Three cheers for the National Trust as they plough on ahead whilst others squabble. Especially as I can pat myself on the back for including some of the species they mention.
The opening of this introduction resonated with me so that I simply had to buy it after reading >>>
‘There is a common turn of phrase that turns up a lot in books about nature, which goes something like this: ‘If you are really lucky then you may catch a glimpses of a […]. I am sorry to break it to you, but no, you won’t. What these books should say is’ If you accompany an expert to exactly the place where these rare things are found, at exactly the right time of year – and you look where the expert is pointing – then you might have a chance of seeing the rear end of the creature in question as they fly away/dive under the water. ‘“Every Day Nature”
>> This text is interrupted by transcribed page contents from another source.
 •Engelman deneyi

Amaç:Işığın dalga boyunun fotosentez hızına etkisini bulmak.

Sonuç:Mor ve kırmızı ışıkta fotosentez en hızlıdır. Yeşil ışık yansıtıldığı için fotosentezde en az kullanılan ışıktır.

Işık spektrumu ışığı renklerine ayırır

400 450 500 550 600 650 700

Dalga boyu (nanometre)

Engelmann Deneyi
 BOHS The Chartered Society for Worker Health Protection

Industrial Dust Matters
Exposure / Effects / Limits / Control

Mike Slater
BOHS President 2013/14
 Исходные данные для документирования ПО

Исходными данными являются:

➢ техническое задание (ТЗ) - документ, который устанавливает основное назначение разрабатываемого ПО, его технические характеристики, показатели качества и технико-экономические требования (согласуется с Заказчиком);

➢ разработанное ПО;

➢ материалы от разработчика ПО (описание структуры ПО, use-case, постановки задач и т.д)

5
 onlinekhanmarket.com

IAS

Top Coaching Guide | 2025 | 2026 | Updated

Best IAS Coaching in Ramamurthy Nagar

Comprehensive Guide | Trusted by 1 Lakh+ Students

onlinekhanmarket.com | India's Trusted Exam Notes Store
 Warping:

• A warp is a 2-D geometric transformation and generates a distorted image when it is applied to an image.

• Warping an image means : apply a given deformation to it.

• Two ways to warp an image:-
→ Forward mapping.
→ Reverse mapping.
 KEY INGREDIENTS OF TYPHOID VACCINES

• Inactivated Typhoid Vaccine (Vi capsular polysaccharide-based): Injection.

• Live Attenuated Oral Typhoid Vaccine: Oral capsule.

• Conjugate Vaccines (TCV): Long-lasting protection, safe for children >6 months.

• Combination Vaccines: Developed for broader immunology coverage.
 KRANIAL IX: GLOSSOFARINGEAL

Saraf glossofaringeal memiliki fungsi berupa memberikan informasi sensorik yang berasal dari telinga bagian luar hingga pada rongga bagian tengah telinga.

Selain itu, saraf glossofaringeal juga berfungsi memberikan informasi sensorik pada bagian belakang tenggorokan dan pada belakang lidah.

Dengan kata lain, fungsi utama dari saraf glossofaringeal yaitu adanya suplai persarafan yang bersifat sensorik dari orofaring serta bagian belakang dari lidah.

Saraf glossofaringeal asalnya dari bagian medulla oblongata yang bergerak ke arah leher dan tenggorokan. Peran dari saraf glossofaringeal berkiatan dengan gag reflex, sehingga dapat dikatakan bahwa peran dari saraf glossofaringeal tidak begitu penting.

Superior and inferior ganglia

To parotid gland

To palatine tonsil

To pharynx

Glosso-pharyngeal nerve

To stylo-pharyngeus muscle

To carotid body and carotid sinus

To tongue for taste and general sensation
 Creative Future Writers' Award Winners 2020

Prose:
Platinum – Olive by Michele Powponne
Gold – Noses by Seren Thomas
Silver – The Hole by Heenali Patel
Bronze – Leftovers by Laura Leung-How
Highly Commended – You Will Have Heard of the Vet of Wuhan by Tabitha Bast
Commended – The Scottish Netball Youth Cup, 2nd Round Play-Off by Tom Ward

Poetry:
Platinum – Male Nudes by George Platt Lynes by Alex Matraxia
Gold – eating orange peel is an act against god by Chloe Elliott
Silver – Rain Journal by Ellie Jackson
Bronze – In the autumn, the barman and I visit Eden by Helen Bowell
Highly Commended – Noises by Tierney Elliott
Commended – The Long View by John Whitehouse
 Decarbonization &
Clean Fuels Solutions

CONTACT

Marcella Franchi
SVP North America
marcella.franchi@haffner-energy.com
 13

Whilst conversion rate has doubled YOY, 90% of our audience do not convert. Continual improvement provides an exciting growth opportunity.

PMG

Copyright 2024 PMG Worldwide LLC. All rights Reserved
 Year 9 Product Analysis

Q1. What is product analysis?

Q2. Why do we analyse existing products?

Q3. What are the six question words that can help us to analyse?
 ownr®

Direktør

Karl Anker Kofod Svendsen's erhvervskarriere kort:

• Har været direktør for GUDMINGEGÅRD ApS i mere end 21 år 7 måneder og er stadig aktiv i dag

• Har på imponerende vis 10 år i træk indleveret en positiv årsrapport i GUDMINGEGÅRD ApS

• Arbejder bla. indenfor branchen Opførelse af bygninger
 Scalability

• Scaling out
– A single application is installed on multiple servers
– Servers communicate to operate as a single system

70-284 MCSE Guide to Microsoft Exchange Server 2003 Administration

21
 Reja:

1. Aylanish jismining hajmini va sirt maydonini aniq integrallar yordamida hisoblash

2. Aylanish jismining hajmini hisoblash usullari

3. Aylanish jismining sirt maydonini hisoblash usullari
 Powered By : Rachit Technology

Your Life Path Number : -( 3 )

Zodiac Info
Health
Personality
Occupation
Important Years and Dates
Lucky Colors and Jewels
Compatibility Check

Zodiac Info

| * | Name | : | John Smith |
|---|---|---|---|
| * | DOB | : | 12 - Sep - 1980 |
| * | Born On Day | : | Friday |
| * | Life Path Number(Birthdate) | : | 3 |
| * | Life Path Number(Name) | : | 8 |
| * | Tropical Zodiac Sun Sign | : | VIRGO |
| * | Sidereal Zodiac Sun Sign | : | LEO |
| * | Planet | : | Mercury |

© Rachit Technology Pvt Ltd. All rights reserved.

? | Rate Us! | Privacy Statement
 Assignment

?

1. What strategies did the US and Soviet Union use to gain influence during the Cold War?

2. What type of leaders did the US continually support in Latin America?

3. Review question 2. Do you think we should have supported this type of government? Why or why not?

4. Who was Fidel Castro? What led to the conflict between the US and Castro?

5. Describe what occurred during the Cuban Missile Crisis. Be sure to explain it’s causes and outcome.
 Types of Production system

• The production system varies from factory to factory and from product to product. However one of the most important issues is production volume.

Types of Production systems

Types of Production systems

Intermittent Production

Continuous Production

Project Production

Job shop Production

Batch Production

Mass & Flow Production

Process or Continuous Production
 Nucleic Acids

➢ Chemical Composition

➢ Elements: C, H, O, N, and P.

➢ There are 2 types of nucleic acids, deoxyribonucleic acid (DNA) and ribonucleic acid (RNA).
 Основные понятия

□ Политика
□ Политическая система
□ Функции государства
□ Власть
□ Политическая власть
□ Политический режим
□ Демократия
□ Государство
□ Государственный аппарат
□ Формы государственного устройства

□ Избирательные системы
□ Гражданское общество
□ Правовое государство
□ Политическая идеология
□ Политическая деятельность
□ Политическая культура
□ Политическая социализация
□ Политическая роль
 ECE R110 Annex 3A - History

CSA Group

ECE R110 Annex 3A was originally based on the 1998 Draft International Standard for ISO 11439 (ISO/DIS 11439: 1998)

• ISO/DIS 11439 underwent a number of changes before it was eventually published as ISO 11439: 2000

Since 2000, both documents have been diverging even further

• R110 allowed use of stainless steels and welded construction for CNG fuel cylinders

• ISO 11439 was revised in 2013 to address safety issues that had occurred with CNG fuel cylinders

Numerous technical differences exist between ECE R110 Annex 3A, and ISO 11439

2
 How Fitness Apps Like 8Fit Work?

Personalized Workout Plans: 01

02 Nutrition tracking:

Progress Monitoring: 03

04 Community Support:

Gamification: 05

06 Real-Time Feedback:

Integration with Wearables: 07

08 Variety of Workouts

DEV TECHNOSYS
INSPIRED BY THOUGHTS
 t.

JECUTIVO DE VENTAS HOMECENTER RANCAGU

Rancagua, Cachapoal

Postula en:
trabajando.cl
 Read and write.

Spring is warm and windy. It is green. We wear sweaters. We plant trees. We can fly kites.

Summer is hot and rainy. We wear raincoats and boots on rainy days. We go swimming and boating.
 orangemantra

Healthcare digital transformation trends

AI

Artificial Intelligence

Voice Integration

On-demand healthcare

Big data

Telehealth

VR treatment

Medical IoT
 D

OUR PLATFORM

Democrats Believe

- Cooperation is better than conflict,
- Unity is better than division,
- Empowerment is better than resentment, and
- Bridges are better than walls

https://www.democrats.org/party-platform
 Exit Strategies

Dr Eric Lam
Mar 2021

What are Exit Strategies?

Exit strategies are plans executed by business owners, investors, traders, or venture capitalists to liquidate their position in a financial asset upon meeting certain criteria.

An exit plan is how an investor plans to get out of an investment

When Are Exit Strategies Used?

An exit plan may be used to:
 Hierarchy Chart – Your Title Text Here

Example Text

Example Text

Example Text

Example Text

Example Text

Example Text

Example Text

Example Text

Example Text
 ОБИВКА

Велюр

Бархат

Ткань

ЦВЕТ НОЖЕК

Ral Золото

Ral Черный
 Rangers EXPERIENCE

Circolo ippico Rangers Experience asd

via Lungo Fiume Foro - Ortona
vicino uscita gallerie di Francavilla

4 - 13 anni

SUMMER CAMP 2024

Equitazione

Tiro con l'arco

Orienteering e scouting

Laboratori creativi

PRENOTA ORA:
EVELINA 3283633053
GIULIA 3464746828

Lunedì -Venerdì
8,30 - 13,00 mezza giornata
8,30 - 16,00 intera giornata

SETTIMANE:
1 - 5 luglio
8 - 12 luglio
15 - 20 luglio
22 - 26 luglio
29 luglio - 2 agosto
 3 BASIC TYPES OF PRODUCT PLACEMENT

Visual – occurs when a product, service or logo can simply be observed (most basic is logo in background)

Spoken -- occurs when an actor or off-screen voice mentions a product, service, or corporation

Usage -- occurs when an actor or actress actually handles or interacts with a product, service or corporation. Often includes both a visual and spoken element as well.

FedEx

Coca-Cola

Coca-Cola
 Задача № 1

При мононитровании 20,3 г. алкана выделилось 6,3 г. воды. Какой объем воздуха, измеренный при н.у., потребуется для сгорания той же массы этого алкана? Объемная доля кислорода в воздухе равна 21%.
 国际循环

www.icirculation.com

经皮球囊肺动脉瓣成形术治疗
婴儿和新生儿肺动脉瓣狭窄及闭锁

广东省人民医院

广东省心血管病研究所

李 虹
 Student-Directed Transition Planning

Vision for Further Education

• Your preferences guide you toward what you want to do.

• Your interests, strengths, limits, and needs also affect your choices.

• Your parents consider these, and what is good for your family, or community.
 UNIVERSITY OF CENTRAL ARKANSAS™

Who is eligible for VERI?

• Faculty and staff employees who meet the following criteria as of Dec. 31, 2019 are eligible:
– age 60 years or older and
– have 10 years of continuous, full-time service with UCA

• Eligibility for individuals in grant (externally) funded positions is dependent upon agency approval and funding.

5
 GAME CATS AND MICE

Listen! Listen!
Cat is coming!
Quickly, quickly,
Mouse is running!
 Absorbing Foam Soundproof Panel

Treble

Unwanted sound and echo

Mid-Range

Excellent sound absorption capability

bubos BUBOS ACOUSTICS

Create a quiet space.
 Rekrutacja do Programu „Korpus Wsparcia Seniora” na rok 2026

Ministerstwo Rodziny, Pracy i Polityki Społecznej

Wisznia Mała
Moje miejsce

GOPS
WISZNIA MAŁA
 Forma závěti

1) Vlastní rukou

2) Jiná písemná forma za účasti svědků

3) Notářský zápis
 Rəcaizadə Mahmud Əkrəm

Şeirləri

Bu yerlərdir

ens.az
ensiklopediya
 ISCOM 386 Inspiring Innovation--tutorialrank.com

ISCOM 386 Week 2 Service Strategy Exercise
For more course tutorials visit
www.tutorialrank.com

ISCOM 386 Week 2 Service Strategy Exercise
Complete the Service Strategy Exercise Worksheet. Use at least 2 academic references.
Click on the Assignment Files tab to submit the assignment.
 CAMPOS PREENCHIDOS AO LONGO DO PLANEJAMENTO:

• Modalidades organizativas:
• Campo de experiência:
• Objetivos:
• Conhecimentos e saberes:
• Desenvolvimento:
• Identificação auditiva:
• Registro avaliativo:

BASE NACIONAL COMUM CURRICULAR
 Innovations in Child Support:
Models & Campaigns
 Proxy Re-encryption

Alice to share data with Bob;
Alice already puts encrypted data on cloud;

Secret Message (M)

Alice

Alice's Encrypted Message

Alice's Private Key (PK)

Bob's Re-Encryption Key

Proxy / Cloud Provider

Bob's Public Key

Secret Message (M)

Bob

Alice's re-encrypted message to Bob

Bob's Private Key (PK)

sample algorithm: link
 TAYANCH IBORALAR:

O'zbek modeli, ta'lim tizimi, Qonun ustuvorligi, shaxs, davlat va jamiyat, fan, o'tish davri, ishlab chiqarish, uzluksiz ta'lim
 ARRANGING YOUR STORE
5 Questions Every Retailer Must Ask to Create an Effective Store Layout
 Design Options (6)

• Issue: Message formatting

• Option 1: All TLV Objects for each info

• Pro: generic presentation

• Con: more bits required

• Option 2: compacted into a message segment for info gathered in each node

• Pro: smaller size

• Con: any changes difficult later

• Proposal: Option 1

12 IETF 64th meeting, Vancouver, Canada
All too often, so many nature articles focus on the ‘aristocracy’ of flora and fauna, neglecting and dismissing the humble and ordinary as irrelevant and worthless, or even as something to be erradicated. As though nature spotting is similar to the stereotype of Japanese tourists collecting selfies without turning to admire the view. Yes it is wonderful to be able to see these fabulous things, even if only in film or photograph, but it misses the diversity around us we can view in 3 dimensions, 4 including time; experience with all our senses. And appreciate without actually knowing anything at all about them. Appreciation frequently leads to curiosity and research, which often leads on to wanting to nuture. And lots of questions. This book format is a short piece for each day; it would make a lovely gift.
This clover is an example of the humble found in the garden and allowed to prosper. Pollinators like it and it is nostalgic to me. There is also a patch of self sown native Geranium that will be transplanted at some point – it won’t thrive in the current position.
It astonishes me that I put in a little effort and attention and nature responds with compound interest for my troubles. It creates a humbling feeling of being valued. It’s not rational, but it is very pleasant.